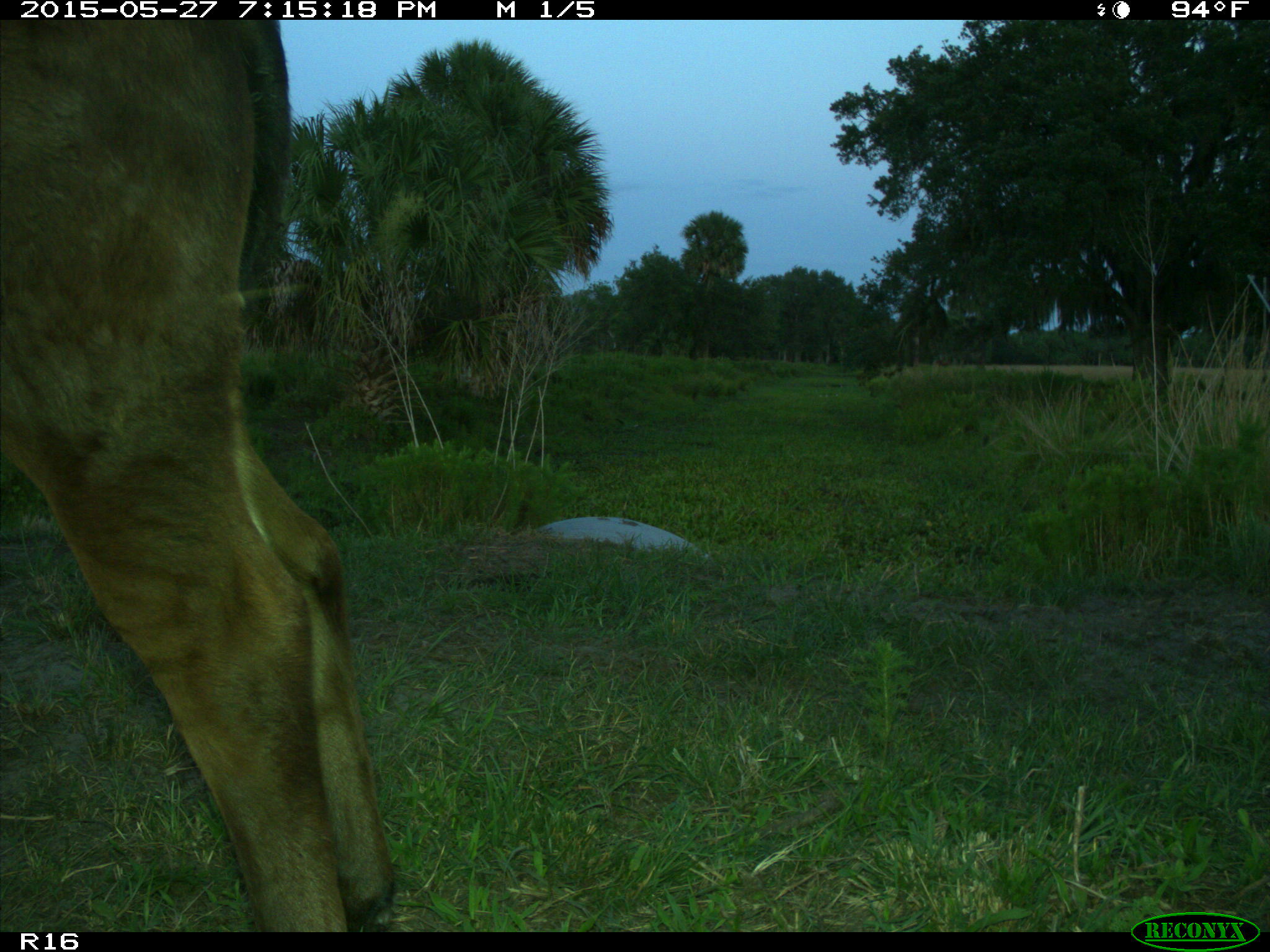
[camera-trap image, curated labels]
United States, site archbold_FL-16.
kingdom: Animalia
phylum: Chordata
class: Mammalia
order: Artiodactyla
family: Bovidae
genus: Bos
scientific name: Bos taurus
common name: domestic cow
Bos taurus (domestic cow).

What is being asked —
Restate the material above word for word, dropping the pictures.

Task output —
[camera-trap image, curated labels]
United States, site archbold_FL-16.
kingdom: Animalia
phylum: Chordata
class: Mammalia
order: Artiodactyla
family: Bovidae
genus: Bos
scientific name: Bos taurus
common name: domestic cow
Bos taurus (domestic cow).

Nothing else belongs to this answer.